There are 6 comments at the moment, we would love to hear your opinion too.

  1. I agree with Ian’s strategic analysis 100% (although I think he’s a bit optimistic about how market-ready this Intelliflo service is in practice).

    Ten years ago I though the platforms would do all this stuff, but a tsunami of regulation has used up their development spend. That and their refusal to recognise standard electronic signatures (like DocuSign) means advisers are looking for alternatives and platforms have lost the initiative.

    The first question we now ask potential platforms is how good is your integration with Intelliflo?

    The point about DFMs above is also on point. They will have to work hard for their slice of the pie in future.
    Invesco’s purchase of Intelliflo is the equivalent of Ford buying Uber. It’s the software platforms that have the power now, not the providers and fund houses.

    My only caveat is that the full straight-through functionality from Intelliflo through to the platforms is not there…yet.

    So even though I will not be using Invesco funds on FundsNetwork, I wish them all the best so that they prove it works for other providers to join the service.
    My message to Intelliflo: Your strategy is correct, now you’ve got to execute.

  2. Consolidation in IT services for IFAs? Ian is showing his age.
    New tech coming on stream every year requires new firms – not less. IFAC’s BAT system has 100 IFA firms started using it in the last year alone

    • Sorry C Palmer you are missing my point, great to get 100 firms joined in one year, but how many seats is that and what are the overall number of firms/users to support the development budget? Advisers are not well served by a fragmented market of 20 plus sub scale practice management systems all struggling for resource.
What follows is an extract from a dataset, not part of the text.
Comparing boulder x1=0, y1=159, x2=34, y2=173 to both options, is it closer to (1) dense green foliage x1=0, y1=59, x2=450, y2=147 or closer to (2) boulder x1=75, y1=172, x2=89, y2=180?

      There have been adviser software new entrants who have achieved scale, e.g. Cashcalc, but it is unlikely to be in the practice management system market. A better market for advisers would be maybe 5 main systems providers with a decent market share able to drive competition and innovation. New scale solutions are likely to be created elsewhere in the advisers tech stack.

      • Ian,You’re behind the curve – the industry has changed. Twitter was built by 2 guys in a garage – you don’t need big teams to compete in software. Charlie

  3. Sorry but having seen a demo I totally disagree with Ian. This actually passes work back to the adviser and doesn’t even make that easy.
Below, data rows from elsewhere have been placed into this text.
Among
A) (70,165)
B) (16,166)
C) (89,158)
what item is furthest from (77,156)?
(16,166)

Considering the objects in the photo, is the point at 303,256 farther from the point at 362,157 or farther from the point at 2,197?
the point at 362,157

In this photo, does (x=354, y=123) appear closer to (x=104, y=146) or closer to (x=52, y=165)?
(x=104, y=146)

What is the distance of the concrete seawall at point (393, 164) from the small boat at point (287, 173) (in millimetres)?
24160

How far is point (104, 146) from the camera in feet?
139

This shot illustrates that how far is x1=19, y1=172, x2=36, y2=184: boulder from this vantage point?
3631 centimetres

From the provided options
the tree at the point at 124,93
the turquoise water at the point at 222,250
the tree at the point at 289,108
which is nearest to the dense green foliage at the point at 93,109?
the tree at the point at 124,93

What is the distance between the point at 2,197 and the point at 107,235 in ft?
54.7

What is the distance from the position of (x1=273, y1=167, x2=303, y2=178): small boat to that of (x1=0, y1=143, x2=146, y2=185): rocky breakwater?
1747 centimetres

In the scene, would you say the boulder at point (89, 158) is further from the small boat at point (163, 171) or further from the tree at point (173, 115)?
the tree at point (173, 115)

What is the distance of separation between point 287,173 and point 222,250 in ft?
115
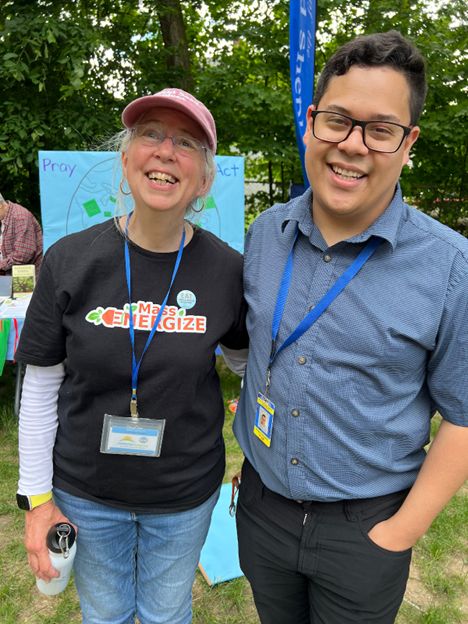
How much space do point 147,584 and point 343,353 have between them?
957 mm

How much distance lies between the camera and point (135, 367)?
1.21 meters

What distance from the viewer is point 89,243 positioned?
1.27m

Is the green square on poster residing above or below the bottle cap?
above

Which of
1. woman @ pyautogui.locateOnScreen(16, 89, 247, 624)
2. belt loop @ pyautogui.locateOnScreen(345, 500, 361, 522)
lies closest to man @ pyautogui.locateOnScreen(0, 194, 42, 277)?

    Currently if you use an MPS the manager will handle everything, fund changes, rebalancing etc,

    This service passes that back to the adviser. I now have to get the clients permission to update or rebalance the portfolio. If they don’t accept it I can’t do it.
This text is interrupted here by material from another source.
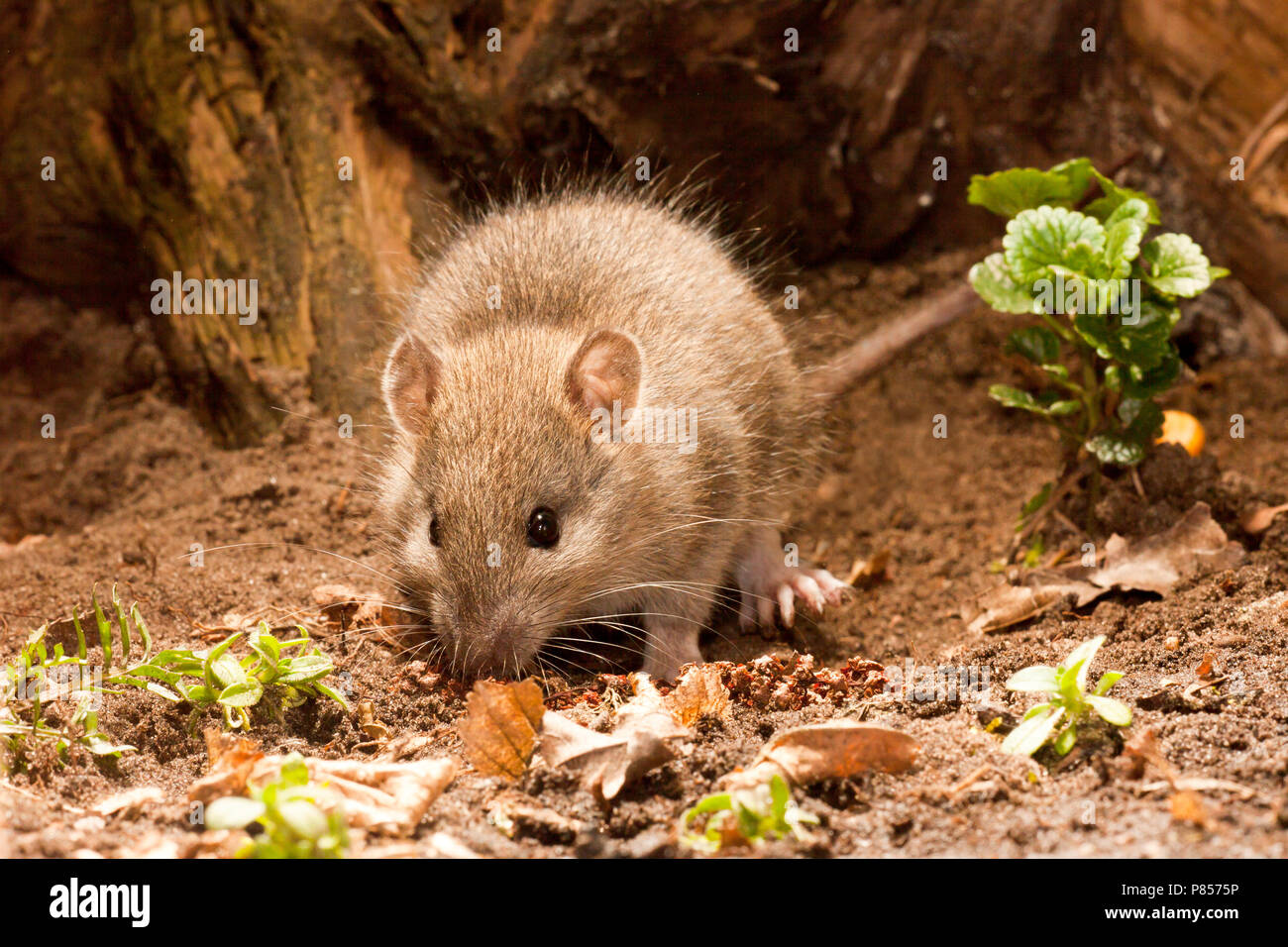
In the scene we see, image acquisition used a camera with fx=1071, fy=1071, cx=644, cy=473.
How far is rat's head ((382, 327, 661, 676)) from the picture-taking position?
4.09 metres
    Once the client does accept the rebalance I get notified but I still then have to go to the relevant platform and actually key in the re-balance, that but. Isn’t automated yet.

    So I can still only use a providers MPS that is on the system (currently just Invesco although we are told 7IM and 6 other are coming) and I now have to do more work which under a normal MPS is done by the provider.

    Am I missing something here because I’m not seeing how this benefits me or my client?

    • Darren, I’m not sure what demo you saw but having had the product manager take myself and two colleagues end to end through the code that is to be released imminently there are clear business benefits now. One of my colleagues is creating a step by step analysis of what will be live any day now and what will be further developments. I will post a link to it on here when it is online.

      Agreed it will be better when more model providers support the service, so lobby your preferred provider, the service is open architecture and Intelliflo. Equally platforms can implement the API. Will this happen overnight, no but it is a huge step in the right direction.

      A year from now when this and similar initiatives coming soon from Intelliflo competitors get scale advisers and their clients will be the real winners.